Russel: What are some kinds of coatings? Maybe talk a little bit about the history first. I love to hear the history of this stuff. You’ve been doing this for 50 years. You’ve got a lot of the history in your own personal experience.
Bob: Yeah, I do, and these coatings, this all precedes my life. It goes on beyond that, too. It really started in the 1920s, because prior to that, there was no…even throughout World War II.. there were no requirements to have pipeline coatings on buried pipelines.
There were no standards. There weren’t any guidelines. Starting with the 1940s, coal tar enamel became the standard. That consisted of applying a hot coal tar pitch, with reinforcement layers, which is a felt. At the time earlier, it used to be asbestos fibers. Now, that’s been replaced by glass fibers.
There’s two layers of reinforcement. As a result, this coal tar enamel was a very thick coating. It’s like 3/16ths to a quarter of an inch thick. It’s a glasslike, very hard coating. In fact, the job that you mentioned we were working on together, some of their pipelines that go submerged underwater have this coating on them.
They’ve been in service for 65 years, and there’s history of that coal tar enamel coating even in other water reclamation products at the Department of the Interior and all that at 80 years life. Fantastic life.
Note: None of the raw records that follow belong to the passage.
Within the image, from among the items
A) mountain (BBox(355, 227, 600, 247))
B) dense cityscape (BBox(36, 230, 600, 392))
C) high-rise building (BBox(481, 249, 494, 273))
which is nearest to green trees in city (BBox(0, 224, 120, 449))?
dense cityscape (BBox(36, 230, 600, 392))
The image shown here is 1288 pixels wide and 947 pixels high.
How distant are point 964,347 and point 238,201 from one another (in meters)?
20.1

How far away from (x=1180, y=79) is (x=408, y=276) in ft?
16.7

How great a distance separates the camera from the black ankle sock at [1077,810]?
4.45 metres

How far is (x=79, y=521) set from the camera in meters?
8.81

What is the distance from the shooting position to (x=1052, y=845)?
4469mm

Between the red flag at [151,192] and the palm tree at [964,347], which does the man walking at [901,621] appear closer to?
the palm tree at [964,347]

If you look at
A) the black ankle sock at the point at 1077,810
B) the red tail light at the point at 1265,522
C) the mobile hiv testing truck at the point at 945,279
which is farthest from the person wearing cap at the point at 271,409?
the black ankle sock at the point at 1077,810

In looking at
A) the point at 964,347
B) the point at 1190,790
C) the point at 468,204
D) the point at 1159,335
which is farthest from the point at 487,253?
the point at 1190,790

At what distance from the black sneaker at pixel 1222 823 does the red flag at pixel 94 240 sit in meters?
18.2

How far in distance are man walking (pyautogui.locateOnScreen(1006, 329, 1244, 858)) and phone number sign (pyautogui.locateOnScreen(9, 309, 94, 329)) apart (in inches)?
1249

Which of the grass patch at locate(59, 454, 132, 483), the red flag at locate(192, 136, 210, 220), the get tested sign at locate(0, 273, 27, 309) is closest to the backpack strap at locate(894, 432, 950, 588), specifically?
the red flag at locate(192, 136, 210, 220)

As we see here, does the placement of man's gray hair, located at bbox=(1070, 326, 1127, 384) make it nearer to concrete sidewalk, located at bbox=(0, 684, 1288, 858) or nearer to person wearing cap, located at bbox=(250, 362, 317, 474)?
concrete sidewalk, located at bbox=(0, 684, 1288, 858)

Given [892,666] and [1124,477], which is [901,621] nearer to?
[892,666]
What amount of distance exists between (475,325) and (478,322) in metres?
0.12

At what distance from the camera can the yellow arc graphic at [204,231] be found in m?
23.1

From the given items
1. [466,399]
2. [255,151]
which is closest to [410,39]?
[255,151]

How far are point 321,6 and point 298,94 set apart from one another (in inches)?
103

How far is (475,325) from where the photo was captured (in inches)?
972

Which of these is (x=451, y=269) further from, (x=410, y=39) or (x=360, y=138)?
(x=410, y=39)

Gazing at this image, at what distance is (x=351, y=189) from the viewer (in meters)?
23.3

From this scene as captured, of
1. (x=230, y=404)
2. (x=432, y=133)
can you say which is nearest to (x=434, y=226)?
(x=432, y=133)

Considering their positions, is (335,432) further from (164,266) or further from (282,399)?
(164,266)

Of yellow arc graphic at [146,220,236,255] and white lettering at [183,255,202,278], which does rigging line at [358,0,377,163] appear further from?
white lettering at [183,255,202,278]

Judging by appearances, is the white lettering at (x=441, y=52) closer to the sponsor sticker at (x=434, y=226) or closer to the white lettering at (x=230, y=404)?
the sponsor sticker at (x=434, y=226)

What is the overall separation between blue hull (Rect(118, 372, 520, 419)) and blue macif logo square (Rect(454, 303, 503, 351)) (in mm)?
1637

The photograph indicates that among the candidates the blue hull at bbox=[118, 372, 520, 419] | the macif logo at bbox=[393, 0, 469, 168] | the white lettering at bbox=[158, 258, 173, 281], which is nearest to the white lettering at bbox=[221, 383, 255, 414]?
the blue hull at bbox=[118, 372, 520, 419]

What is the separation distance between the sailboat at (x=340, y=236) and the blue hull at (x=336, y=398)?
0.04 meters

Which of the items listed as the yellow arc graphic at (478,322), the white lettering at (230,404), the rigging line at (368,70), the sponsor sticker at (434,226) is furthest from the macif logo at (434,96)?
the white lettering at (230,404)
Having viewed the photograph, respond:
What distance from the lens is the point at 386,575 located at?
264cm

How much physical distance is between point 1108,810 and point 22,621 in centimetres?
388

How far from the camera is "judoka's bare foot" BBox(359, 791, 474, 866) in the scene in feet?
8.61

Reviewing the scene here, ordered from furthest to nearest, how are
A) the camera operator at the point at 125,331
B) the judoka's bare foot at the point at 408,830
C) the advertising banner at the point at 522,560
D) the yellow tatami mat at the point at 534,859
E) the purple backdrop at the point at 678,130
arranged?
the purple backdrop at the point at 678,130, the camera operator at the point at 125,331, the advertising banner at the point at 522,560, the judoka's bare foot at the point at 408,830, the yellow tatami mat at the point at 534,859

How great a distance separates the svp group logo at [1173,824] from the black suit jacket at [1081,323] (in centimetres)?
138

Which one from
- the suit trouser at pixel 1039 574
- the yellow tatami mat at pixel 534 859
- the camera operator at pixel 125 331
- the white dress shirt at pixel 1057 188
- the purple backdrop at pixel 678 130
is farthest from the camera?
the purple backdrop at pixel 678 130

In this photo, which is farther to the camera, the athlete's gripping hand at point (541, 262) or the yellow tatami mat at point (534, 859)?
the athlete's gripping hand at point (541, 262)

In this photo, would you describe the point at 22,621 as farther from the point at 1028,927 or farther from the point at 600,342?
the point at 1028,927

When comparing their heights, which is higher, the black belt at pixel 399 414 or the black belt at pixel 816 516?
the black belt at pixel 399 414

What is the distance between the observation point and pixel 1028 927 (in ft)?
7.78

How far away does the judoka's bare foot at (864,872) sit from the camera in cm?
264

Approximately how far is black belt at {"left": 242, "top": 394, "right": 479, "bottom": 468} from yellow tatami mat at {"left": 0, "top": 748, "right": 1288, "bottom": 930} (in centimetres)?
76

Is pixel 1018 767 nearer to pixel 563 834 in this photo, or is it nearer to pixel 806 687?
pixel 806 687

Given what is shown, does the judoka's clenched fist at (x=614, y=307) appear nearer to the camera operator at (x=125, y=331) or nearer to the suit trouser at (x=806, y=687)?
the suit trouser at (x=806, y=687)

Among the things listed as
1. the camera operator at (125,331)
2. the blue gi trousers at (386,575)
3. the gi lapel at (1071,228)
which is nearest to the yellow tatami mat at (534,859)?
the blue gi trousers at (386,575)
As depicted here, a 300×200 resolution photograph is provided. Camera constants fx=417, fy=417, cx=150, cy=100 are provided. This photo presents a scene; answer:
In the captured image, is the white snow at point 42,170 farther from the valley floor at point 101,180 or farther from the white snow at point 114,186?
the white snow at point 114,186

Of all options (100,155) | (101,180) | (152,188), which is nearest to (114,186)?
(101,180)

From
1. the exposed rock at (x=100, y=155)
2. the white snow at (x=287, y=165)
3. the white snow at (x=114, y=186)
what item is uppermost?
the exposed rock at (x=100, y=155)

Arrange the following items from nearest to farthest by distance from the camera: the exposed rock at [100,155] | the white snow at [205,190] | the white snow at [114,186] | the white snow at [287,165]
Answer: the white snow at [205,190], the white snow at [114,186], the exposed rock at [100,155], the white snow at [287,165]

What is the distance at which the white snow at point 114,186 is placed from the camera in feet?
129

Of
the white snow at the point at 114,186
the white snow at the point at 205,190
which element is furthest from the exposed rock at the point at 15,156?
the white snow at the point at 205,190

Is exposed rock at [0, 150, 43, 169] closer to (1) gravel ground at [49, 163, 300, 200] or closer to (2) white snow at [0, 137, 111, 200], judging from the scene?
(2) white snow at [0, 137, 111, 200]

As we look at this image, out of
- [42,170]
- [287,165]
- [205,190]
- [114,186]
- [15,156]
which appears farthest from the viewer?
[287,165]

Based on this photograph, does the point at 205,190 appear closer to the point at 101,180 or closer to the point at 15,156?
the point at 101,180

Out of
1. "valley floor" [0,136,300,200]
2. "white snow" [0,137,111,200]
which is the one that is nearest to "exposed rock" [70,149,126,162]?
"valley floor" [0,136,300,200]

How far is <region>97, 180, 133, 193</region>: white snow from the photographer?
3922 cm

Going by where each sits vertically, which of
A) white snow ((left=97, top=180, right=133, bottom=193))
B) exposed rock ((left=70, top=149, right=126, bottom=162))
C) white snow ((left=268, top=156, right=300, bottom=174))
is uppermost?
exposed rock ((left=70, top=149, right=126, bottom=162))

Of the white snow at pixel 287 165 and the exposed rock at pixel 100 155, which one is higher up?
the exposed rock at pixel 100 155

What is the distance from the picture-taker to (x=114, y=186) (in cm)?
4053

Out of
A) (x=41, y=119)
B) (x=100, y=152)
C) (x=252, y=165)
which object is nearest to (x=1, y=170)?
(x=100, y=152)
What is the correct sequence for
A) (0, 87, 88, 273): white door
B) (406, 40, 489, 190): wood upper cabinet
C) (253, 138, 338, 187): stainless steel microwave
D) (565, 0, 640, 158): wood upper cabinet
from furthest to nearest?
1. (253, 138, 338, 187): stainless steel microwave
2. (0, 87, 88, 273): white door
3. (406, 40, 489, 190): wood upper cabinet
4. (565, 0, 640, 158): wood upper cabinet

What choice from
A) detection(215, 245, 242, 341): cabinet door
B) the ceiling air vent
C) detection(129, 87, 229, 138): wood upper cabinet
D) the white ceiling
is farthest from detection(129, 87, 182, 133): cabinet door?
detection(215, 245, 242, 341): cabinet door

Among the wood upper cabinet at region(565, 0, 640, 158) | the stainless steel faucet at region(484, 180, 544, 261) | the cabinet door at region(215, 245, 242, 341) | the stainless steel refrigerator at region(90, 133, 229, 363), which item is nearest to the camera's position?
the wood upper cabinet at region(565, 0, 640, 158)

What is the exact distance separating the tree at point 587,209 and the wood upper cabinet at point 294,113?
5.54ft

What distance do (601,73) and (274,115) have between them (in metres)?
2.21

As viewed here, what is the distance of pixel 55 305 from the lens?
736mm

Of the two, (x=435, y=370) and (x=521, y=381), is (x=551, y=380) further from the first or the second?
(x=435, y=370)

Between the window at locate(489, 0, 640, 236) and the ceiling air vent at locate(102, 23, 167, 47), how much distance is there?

Russel: That’s just amazing.
Bob: It has its cons as well. First of all, it has a very modest temperature capability, which limits…You can’t really use it in these hot applications I just described. Also, it’s not a CP friendly, or cathodic protection friendly, coating.
That is, should the coating fail, it fails in a bad way that prevents the cathodic protection from working underneath the failed area. You end up with an extensive corrosion that you may not recognize right away until failure.
Russel: These old construction pictures, where you see the guys wrapping the pipeline and painting the pipeline with the goo, that was coal tar epoxy?
Bob: A wrapping, we’re going to cover tapes in this discussion. What you see being wrapped around the pipeline is what we call, it’s a tape coating, and it has a mastic kind of sticky part of it that adheres to the pipeline once the pipeline’s been prepared for coating.
Then it has an outer layer of a plastic film like a polyethylene tape. That’s when you see them with rolls, and they’re going around the pipeline.
Russel: I’m referring to these old black and white photos I see of guys working in the ditch trying to put the pipeline in the ditch. That’s more what I’m referring to.
Bob: Well, you could do these tape wraps in the ditch as well. Those are not the favored coatings today, and again, there’s two reasons for that. They don’t have high-temperature capabilities, and we’ve had pipeline failures because of coating failures. They’re not that CP-friendly. A coating failure prevents the cathodic protection from sending current beneath the failed coating.
Russel: Based on those old photographs I’ve seen, they didn’t look like they were installation-friendly, either.
Bob: [laughs] No, you got to get in the ditch to tape wrap a field joint. It’s applied in the field. You got to get in there. You can imagine the six o’clock position of a buried pipe. You go to have enough clearance to get in underneath to see what you’re doing and allow tension on the tape roll..
Otherwise you’re going to have wrinkled tape, and wrinkling is bad, because when the thermal expansion occurs, wrinkles act as a site where the tape rips off or breaks apart.
Russel: Yeah. I’ve had another guest on the podcast who loves to talk about history. He’s a third-generation pipeliner. His grandfather ran a mule team up in the Northeast to string pipe. He talks about how they paid the guys and what the process was of getting the coating on the pipe before it went in the ditch. It was basically, work as fast as you can and don’t let the pipe lay on you.
Bob: Not exactly Code of Federal Regulation, was it? [laughs]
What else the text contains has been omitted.